▶

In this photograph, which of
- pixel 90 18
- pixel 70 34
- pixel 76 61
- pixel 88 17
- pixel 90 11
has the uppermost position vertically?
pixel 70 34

◀

• **JOB**
Write down every row above again, line for line, with nothing changed.

• **OUTPUT BELOW**
In this photograph, which of
- pixel 90 18
- pixel 70 34
- pixel 76 61
- pixel 88 17
- pixel 90 11
has the uppermost position vertically?
pixel 70 34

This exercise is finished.